Killing Them Softly Really, Really Dark

Brad Pitt stars in cerebral gangster film
By Matt Cantor,  Newser Staff
Posted Nov 30, 2012 8:11 AM CST

Killing Them Softly, starring Brad Pitt as a jaded gangster, is a seedy tale of hopelessness in a world of theft, revenge, and plenty of violence. It's a worthwhile watch, though it doesn't quite achieve its goals:

  • With "elements of Scorsese's grime and Tarantino's wit," the film is "nothing new, but it’s smartly done," writes Peter Howell in the Toronto Star. It's "a deeply cynical movie, with not much to say but a lot to feel. Everything sinks into your bones."
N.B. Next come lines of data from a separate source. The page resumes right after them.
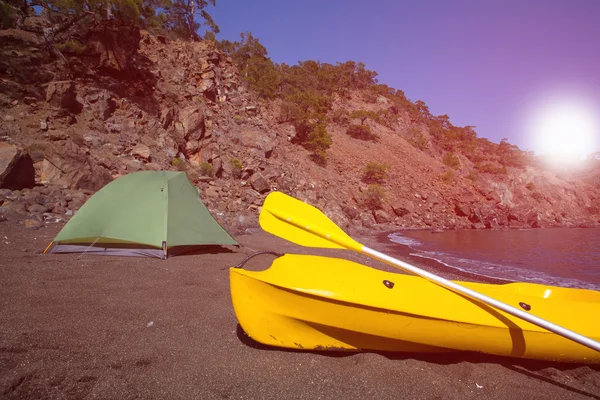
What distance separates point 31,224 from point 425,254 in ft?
36.7

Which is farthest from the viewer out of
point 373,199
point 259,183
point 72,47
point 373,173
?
point 373,173

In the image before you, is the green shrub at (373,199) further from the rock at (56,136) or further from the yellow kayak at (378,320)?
→ the yellow kayak at (378,320)

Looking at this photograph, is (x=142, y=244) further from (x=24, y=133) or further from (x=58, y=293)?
(x=24, y=133)

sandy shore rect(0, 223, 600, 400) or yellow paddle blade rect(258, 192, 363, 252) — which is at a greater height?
yellow paddle blade rect(258, 192, 363, 252)

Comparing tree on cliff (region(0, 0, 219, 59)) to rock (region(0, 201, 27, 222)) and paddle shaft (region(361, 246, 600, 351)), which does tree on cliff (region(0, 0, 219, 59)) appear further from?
paddle shaft (region(361, 246, 600, 351))

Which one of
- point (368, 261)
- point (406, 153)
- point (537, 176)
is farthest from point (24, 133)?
point (537, 176)

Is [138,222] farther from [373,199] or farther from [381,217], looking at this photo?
[373,199]

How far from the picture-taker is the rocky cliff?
388 inches

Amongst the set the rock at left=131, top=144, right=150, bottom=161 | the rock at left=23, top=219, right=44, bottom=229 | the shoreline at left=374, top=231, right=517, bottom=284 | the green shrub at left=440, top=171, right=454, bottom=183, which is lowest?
the shoreline at left=374, top=231, right=517, bottom=284

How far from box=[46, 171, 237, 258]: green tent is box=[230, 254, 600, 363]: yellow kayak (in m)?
3.78

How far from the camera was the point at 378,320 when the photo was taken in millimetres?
2432

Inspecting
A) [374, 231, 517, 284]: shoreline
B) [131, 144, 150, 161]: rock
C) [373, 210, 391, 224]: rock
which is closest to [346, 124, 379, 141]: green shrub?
[373, 210, 391, 224]: rock

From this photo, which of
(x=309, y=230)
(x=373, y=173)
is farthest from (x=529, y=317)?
(x=373, y=173)

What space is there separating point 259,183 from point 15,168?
27.4ft
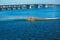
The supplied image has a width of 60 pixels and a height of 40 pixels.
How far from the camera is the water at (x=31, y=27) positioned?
37.9 inches

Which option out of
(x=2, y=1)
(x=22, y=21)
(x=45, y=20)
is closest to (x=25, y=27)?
(x=22, y=21)

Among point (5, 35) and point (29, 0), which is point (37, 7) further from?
point (5, 35)

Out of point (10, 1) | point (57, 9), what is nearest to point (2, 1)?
point (10, 1)

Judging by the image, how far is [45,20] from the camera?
1.02m

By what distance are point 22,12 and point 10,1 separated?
0.42 feet

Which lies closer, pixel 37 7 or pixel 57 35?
pixel 57 35

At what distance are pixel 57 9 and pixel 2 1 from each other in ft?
1.44

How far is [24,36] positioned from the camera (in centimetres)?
Result: 97

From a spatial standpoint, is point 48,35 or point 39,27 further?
point 39,27

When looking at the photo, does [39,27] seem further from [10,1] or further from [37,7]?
[10,1]

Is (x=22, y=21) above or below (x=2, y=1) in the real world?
below

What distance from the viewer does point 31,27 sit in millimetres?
1050

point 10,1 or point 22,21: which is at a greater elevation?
point 10,1

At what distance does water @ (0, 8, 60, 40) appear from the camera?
37.9 inches
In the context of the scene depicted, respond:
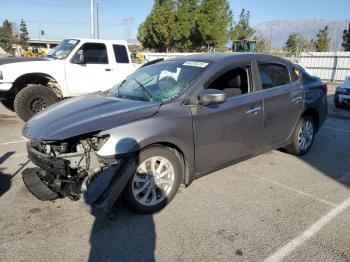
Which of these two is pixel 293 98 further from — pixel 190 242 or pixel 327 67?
pixel 327 67

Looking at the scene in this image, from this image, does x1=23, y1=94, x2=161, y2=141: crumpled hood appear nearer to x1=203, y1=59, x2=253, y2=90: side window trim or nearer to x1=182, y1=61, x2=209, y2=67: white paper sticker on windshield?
x1=203, y1=59, x2=253, y2=90: side window trim

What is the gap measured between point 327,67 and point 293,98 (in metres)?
A: 19.6

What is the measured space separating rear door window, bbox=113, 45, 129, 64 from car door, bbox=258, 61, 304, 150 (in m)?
5.19

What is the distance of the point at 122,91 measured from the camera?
4691 millimetres

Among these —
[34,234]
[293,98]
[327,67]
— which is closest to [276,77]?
[293,98]

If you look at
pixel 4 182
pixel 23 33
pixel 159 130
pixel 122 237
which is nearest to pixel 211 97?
pixel 159 130

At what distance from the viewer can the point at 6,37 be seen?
7350cm

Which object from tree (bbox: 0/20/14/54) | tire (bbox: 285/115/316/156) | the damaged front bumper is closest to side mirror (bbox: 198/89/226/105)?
the damaged front bumper

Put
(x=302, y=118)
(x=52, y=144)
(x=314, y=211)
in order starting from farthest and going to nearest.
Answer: (x=302, y=118) → (x=314, y=211) → (x=52, y=144)

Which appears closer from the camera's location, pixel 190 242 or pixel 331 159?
pixel 190 242

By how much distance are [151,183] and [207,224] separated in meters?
0.73

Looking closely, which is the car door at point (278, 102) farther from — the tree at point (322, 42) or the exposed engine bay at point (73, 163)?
the tree at point (322, 42)

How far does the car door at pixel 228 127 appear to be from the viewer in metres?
4.08

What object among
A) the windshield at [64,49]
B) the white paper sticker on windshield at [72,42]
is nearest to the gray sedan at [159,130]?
the windshield at [64,49]
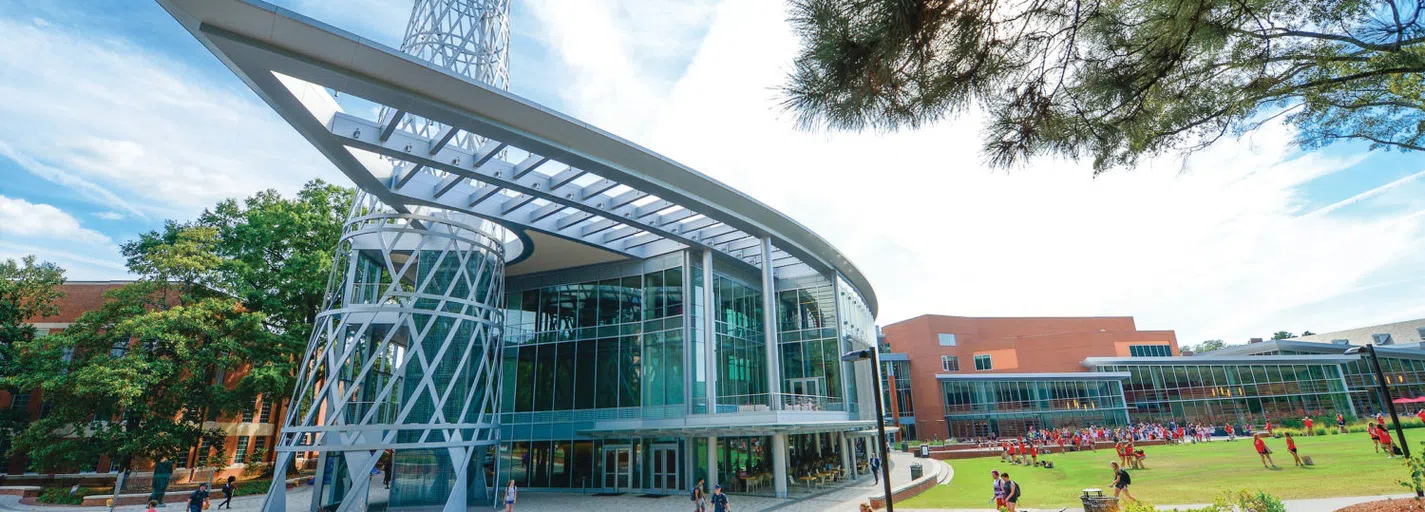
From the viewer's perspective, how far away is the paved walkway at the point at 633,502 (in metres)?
18.7

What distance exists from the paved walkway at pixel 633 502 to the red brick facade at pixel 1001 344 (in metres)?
32.1

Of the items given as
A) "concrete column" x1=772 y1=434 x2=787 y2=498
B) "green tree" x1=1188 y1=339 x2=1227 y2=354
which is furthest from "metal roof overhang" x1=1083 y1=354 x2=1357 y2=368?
"green tree" x1=1188 y1=339 x2=1227 y2=354

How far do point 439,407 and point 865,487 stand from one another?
15.1m

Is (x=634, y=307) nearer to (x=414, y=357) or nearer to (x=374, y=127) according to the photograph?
(x=414, y=357)

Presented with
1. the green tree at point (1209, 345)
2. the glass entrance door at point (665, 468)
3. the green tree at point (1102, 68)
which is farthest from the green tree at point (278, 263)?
the green tree at point (1209, 345)

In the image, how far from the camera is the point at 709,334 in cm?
2261

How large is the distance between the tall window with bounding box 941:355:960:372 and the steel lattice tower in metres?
46.8

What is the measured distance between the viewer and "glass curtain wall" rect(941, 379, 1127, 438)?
4966cm

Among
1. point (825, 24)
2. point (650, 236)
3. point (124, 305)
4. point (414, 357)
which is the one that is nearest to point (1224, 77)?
point (825, 24)

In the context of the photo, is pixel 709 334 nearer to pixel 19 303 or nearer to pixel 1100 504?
pixel 1100 504

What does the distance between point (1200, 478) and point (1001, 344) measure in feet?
152

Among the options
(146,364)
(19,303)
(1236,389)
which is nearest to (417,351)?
(146,364)

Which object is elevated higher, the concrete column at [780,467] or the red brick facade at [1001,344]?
the red brick facade at [1001,344]

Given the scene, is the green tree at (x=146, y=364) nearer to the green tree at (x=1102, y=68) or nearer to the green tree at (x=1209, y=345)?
the green tree at (x=1102, y=68)
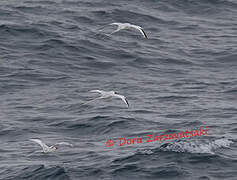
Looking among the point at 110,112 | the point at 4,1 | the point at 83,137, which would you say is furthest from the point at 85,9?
the point at 83,137

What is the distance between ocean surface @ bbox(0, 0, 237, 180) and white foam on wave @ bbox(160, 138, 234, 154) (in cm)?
4

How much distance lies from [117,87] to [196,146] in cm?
983

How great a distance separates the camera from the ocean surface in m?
26.5

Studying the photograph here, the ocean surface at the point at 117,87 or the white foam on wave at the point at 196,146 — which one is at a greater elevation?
the ocean surface at the point at 117,87

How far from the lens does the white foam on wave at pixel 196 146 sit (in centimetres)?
2756

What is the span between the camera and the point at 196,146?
28125mm

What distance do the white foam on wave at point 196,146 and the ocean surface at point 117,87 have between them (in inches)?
1.7

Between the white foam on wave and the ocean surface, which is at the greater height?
the ocean surface

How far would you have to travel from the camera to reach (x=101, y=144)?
96.2ft

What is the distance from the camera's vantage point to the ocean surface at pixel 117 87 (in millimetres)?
26484

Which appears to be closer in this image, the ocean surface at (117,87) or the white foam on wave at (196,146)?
the ocean surface at (117,87)

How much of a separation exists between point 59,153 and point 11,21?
2096cm

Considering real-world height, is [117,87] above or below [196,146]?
above

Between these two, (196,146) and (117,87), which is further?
(117,87)
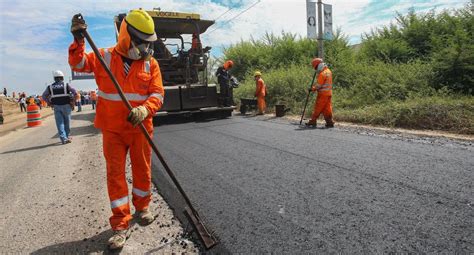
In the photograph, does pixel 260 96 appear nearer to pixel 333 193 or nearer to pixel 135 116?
pixel 333 193

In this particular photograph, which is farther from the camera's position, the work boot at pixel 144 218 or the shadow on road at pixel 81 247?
the work boot at pixel 144 218

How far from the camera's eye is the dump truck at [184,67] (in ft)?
31.3

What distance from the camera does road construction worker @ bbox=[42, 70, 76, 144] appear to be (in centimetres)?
732

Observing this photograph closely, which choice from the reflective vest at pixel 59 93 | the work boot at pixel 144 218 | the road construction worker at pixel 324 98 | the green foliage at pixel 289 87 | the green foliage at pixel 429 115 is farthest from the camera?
the green foliage at pixel 289 87

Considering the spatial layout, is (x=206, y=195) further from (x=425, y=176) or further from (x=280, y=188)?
(x=425, y=176)

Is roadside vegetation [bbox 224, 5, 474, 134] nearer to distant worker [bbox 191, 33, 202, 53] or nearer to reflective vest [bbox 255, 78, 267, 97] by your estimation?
reflective vest [bbox 255, 78, 267, 97]

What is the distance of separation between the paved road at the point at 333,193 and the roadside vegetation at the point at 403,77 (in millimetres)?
1872

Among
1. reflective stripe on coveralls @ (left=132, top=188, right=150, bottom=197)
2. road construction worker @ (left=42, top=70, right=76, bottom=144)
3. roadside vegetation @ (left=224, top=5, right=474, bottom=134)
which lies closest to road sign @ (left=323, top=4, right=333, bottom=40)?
roadside vegetation @ (left=224, top=5, right=474, bottom=134)

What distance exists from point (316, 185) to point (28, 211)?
2.91 m

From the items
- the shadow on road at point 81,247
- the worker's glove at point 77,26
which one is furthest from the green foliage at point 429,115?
the worker's glove at point 77,26

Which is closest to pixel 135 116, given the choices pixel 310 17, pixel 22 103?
pixel 310 17

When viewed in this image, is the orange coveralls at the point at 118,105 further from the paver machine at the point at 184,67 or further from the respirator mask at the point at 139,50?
the paver machine at the point at 184,67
  • The film offers an "agreeably scuzzy, small-time feeling," notes AO Scott in the New York Times. But it's "sapped of vitality by its own self-conscious, curatorial fastidiousness. It takes place entirely in a universe of tropes and archetypes, which is a polite way of saying clichés and pretensions."
  • At Salon, Andrew O'Hehir didn't exactly "enjoy" the movie, but then, it's "a deliberately chilly and nerve-wracking experience, and one of the bleakest portraits of American society seen on-screen in the last several decades," he writes. Indeed, it "suffers from a nearly terminal case of undergraduate nihilist philosophy ... reaching for grand existential meaning and not quite getting there."
  • At USA Today, Claudia Puig is less equivocal, calling the film "a stylish thriller worth seeing—despite its relentless violence—for its sharp dialogue, mesmerizing photography, and gritty performances."